Short descriptive text snippets:
· · · ·
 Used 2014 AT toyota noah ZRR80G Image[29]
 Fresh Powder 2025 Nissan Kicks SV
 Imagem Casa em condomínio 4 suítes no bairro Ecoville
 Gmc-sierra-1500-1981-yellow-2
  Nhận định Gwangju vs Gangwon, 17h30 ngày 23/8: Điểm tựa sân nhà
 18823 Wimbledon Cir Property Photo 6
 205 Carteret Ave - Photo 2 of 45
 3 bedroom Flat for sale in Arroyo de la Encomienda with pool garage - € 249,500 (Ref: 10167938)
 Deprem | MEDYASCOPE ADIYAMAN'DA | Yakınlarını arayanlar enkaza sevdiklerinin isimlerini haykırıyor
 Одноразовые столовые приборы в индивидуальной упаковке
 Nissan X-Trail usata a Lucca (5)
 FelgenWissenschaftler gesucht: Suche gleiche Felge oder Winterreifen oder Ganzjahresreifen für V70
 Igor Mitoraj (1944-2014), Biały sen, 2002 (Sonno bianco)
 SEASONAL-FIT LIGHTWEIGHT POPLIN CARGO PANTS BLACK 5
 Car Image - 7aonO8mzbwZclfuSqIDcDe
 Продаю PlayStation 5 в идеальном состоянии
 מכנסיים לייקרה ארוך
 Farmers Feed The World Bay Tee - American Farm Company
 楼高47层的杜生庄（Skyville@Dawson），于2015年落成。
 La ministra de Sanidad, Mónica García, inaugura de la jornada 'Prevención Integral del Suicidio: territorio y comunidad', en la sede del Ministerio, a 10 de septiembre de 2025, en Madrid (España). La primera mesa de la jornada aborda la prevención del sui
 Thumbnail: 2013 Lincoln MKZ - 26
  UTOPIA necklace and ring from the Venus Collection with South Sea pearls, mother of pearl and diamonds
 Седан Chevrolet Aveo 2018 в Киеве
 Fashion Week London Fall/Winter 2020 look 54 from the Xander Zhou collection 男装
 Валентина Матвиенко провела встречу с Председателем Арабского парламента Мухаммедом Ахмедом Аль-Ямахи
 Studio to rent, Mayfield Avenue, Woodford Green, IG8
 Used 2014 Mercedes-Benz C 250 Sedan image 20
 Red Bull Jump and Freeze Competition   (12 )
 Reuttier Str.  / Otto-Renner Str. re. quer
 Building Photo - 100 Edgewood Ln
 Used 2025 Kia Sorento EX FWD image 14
· · · ·
**About this exercise**.
Return every line of the entries above that the string "with" appears in.

**Written reply**.
 3 bedroom Flat for sale in Arroyo de la Encomienda with pool garage - € 249,500 (Ref: 10167938)
  UTOPIA necklace and ring from the Venus Collection with South Sea pearls, mother of pearl and diamonds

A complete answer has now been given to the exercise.